◆ SOURCE PASSAGE ◆
+++

When Chuck Norris goes to donate blood, he declines the syringe, and instead requests a hand gun and a bucket.


----------



## jchedj (Jan 6, 2008)

As I said " the proof is in the pudding " and you have no pudding

Just a lot of opinionated " CHUCK NORRIS " HOT AIR
and no video proof


----------



## zogman (Mar 20, 2002)

On a similar line, ask Plainsman what it feels like to get to the top of the Killdeer Mountains and discover you left all of your arrows in the vehicle back in camp. He's lucky we shoot the same arrows.

Now that is a very serious Senior moment oke: :rollin:


----------



## Plainsman (Jul 30, 2003)

zogman said:


> On a similar line, ask Plainsman what it feels like to get to the top of the Killdeer Mountains and discover you left all of your arrows in the vehicle back in camp. He's lucky we shoot the same arrows.
> 
> Now that is a very serious Senior moment oke: :rollin:


No kidding. In my bolt actions I stay clear of the removable mags when possible. We were at the very top of North Rider mountain in Colorado elk hunting. This fellow walks up to us and asks what cartridge we are shooting. He had left his mag and ammo back in camp three miles down the mountains.


----------



## People (Jan 17, 2005)

Are you kidding me? What proof do you want? I am confused at this point. I can tell you are super proud that you have hit targets at 1,000yds. with a stock rifle.

According to your second vid your bullets come in with 600ft/lbs. Please explain to me how that is the most outstanding thing ever? Chipping paint is one thing but harvesting critters is totally another as you state it is a "hunting rifle". My 338LM finally drops below your starting energy at 860yds. So my 338LM finally gets to the subsonic barrier at 1,690yds with 821ft/lbs. That is still more than your 600ft/lbs at 1,000yds. Your wonderful 7mm-08 has the retained energy of my bullet at just past 800yds. Almost half the distance. Bravo on subpar performance. Basically at 70yds less than a mile my rifle is doing what yours is at just past 800yds.

Sure my 338LM has many costs for that performance. 
1.	Rifles are always expensive
2.	Brass is spendy but it is a one-time buy until it is trash. 
3.	My hand loads cost me a buck a shot. Well it is actually $0.99? close enough to a buck for me. 
4.	The tube life is on the short side but not so short it should not be shot.
5.	Rifle weight is 18lbs
6.	It is very noisy
7.	No one likes to be with you when it is being shot.

Am I saying the 338LM is the best round out there? No. It is just a round that fills specific role as does your 7mm-08. Your rifle gets you to 1k and chips paint pretty well. Groups pretty good also. Would it be a good choice for deer hunting at 1,000yds compared to the bigger calibers? Is the 7mm-08 a good hunting caliber? Sure is as long as you work within its and your capabilities. Same goes for a 223rem. I have shot my fair share of deer with a 223.

You ask how anyone can want more. I started why I wanted more. So have many others and you still want more " pudding" from me? What is this pudding you want?

+++

◆ RAW DATA ◆
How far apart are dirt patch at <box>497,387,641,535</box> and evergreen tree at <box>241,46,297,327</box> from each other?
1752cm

+++

◆ WHAT TO DO ◆
Carry on the forum thread about long-range rifle performance from the point where it stops. The material has no role here.

◆ EXERCISE RESPONSE ◆
Since you do not like Norris.

There are no steroids in baseball. Just players Chuck Norris has breathed on.

Chuck Norris once challenged Lance Armstrong in a "Who has more testicles?" contest. Chuck Norris won by 5.

Chuck Norris was the fourth wise man, who gave baby Jesus the gift of beard, which he carried with him until he died. The other three wise men were enraged by the preference that Jesus showed to Chuck's gift, and arranged to have him written out of the bible. All three died soon after of mysterious roundhouse-kick related injuries.


----------



## KurtR (May 3, 2008)

please go here www.snipershide.com and start the same topic and same videos please. It will be fun


----------



## huntin1 (Nov 14, 2003)

KurtR said:


> please go here http://www.snipershide.com and start the same topic and same videos please. It will be fun


Oh yes, please do! But, let me know first so I can make some pop corn. It would indeed be fun.

Huntin1


----------



## Plainsman (Jul 30, 2003)

> As I said " the proof is in the pudding " and you have no pudding


What type of information would you like? Maybe we can help, maybe we can't. Would you like a like to compare the ballistic chart of the 7-08 to my 300 Win mag pushing a 210 Berger VLD at 3017 fps? Would you like to compare groups? What do you want?

For myself if I wanted one gun for everything it would be larger. I can kill small animals with a 338 Ultramag, but I wouldn't think of hunting moose with a 22 long rifle. The 7-08 is to large to plink prairie dogs for four hours. There are better choices for bear. Sure you can make it work, but you can make a dozen other cartridges work just as well or betters. I hate to think of one gun. I would be bored to death.

Doing your own loading makes all of the calibers more versatile. I can take the 270 Winchester and make it more versatile than the factory 7-08. I can do the same with a 300 Win mag. I can load the 300 down to 308 performance, or push it to 300 Weatherby factory performance, and perhaps beyond. The 7-08 would be an ok choice for a single rifle, but so would others. Myself, I would take a 300 mag of some type. You can load the 300 WSM way below factory which is pushed to max.


----------



## Plainsman (Jul 30, 2003)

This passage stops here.